Type:
Educational Exhibit
Keywords:
Extremities, Lymph nodes, Interventional vascular, Conventional radiography, Fluoroscopy, CT, Embolisation, Ablation procedures, Technical aspects, Fistula, Outcomes, Trauma
Authors:
C. M. Sommer1, F. Offensperger1, A. Hatopp1, C. Goerig1, J. Hornung1, T. Hupp1, J. Köninger1, H. U. Kauczor2, G. M. Richter1; 1Stuttgart/DE, 2Heidelberg/DE
DOI:
10.26044/ecr2019/C-0660
Findings and procedure details
Transpedal lymphangiography:
Transpedal lymphangiography applying iodized oil as contrast and occlusion material and radiography and CT as imaging modalities is the first-line approach to visualize type (e.g.
lymphopseudoaneurysm or lymphocele),
degree (e.g.
unifocal or multifocal) and exact location (e.g.
efferent to lymph nodes) of post-operative therapy-refractory lymphatic fistula in the groin region.
The major steps of transpedal lymphangiography - including preparation,
cut-down and iodized oil application - is presented in Figures 2 and 3.

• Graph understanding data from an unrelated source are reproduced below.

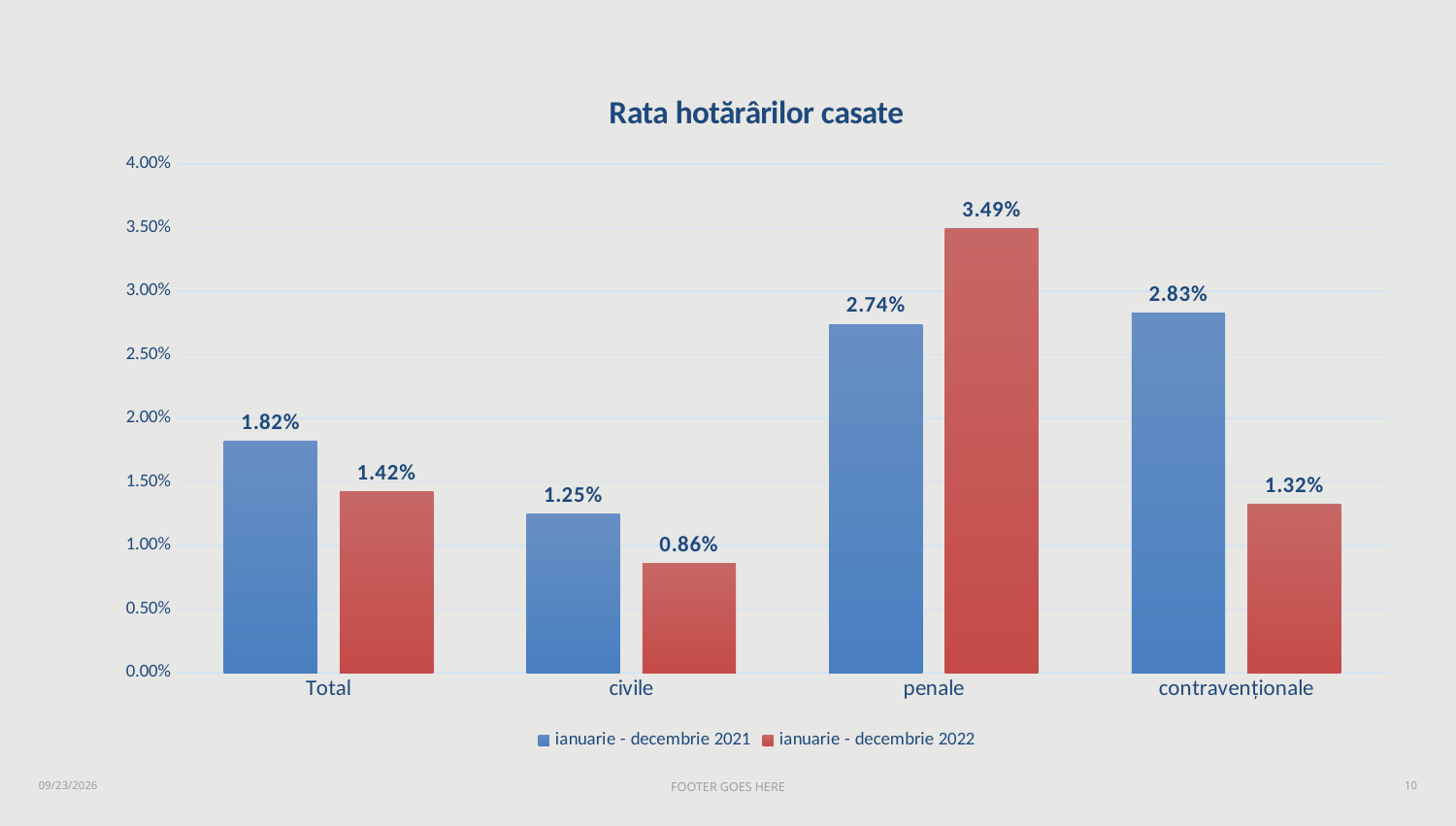
What is the title of the chart? Rata hotărârilor casate How many categories are shown on the x axis? 4 What kind of chart is shown on the slide? bar chart What is the value for 'civile' in the 'ianuarie - decembrie 2022' series? 0.86% What is the difference between the 2021 and 2022 values for 'contravenționale'? 1.51% Is the value for 'civile' in the 'ianuarie - decembrie 2021' series greater or less than 1.50%? less What is the value for 'Total' in the 'ianuarie - decembrie 2021' series? 1.82% Which is larger for 'penale': the 'ianuarie - decembrie 2021' value or the 'ianuarie - decembrie 2022' value? ianuarie - decembrie 2022 Which category has the highest value in the 'ianuarie - decembrie 2021' series? contravenționale Which category has the lowest value in the 'ianuarie - decembrie 2022' series? civile What is the value for 'penale' in the 'ianuarie - decembrie 2022' series? 3.49% How many series does the legend list? 2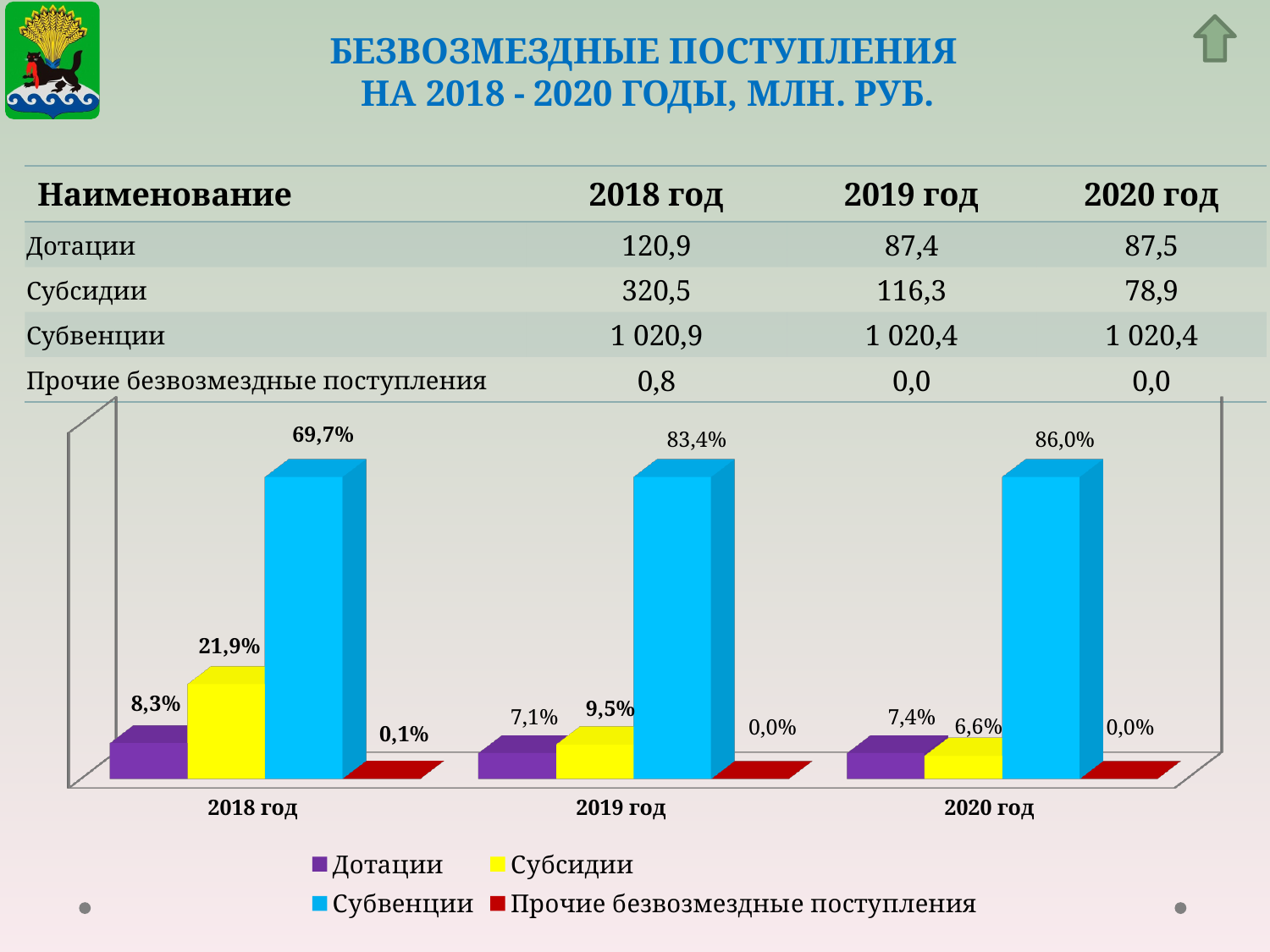
What is the value for Субвенции in 2018 год on the chart? 69,7% Does the value for Субвенции rise or fall from 2018 год to 2020 год on the chart? rise In which year is the value for Субвенции highest on the chart? 2020 год What is the difference between the Субвенции values for 2020 год and 2018 год on the chart? 16,3% What is the value for Субсидии in 2019 год on the chart? 9,5% What is the value for Дотации in 2020 год on the chart? 7,4% How many series does the chart legend list? 4 What is the value for Прочие безвозмездные поступления in 2018 год on the chart? 0,1% Which is larger on the chart: Дотации in 2018 год or Субсидии in 2018 год? Субсидии How many year categories are shown on the x axis of the chart? 3 In which year is the value for Субсидии lowest on the chart? 2020 год What kind of chart is shown on the slide? bar chart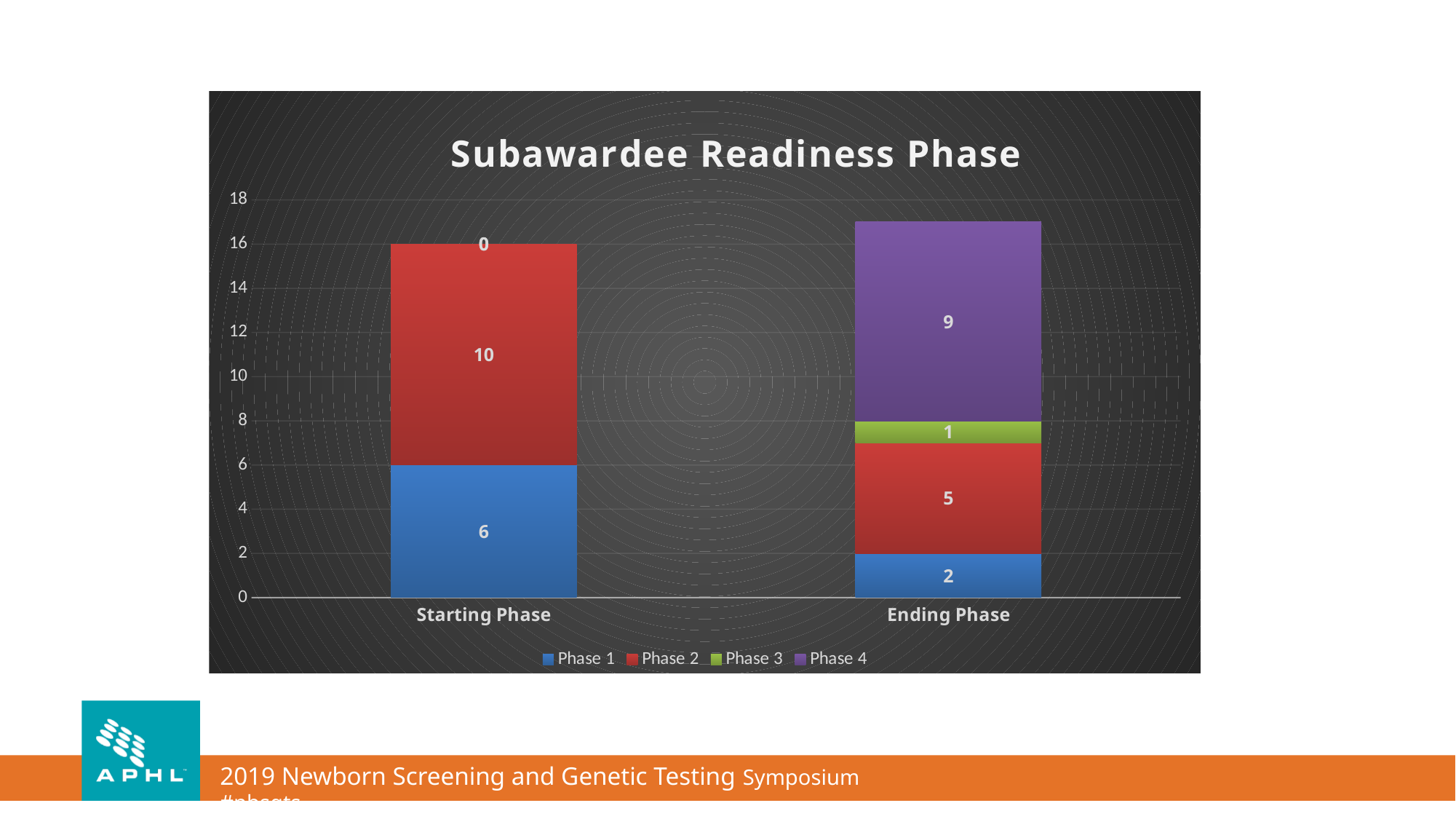
What is the Phase 2 value for Starting Phase? 10 What is the Phase 1 value for Starting Phase? 6 What is the difference between the Phase 2 value for Starting Phase and the Phase 2 value for Ending Phase? 5 What is the total of the Ending Phase stacked bar? 17 What is the Phase 3 value for Ending Phase? 1 What is the Phase 4 value for Ending Phase? 9 Which is larger, the Phase 1 value for Starting Phase or the Phase 1 value for Ending Phase? Starting Phase What type of chart is shown on the slide? Stacked bar chart What is the title of the chart? Subawardee Readiness Phase How many series does the legend list? 4 How many categories are shown on the x axis? 2 What is the total of the Starting Phase stacked bar? 16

In a considerable number of patients,
transpedal lymphangiography alone is a curative treatment due to blockage of afferent lymph ducts and sterile inflammation processes with subsequent scarring in the location of the pathological iodized oil extravasation (Figures 4-7). According to our clinical experience with more than 500 transpedal lymphangiographies during the last 25 years, cure of lymphatic fistula located at or below the level of the inguinal ligament can be expected after single or repetitive transpedal lymphangiography in approximately 50% of patients within some days or few weeks.
Thereby,
technical success and procedure-related complication rates are approximatelly 90% and <0.5%,
respectively.
After transpedal lymphangiography,
patent blue at the injection site undergoes resorption within different intervals (Figure 8).
Percutaneous lymphatic second-line interventions:
In case of clinical failure after transpedal lymphangiography,
which should be confirmed not earlier than 2 weeks after transpedal lymphangiography,
percutaneous lymphatic second-line interventions are indicated.
Depending on type,
degree and exact location of the lymphatic fistula,
fluoroscopy-,
ultrasound- and/or CT- or cone-beam CT-guided sclerotherapy or embolization of afferent lymph ducts,
lymph nodes,
pathologic iodized oil extravasation,
and/or the lymphopseudoaneurysm (e.g.
applying ethanol 95% and/or histoacryl/iodized oil mixtures in different ratios) can be performed safely and effectively.
In a substantial number of patients,
these different percutaneous lymphatic second-line interventions can be performed without repeated transpedal lymphangiography (Figures 9 and 10).
Alternatively,
different percutaneous lymphatic second-line interventions can be combined with transpedal lymphangiography in a one-stage procedure with the intention to accelerate cure of the lymphatic fistula (Figure 11-13).
According to our current clinical experience,
percutaneous lymphatic second-line interventions increase the clinical success rate of transpedal lymphangiography alone by >25%.
Additionally,
the cure of lymphatic fistula after percutaneous lymphatic second-line interventions can be expected in less time compared with transpedal lymphangiography alone.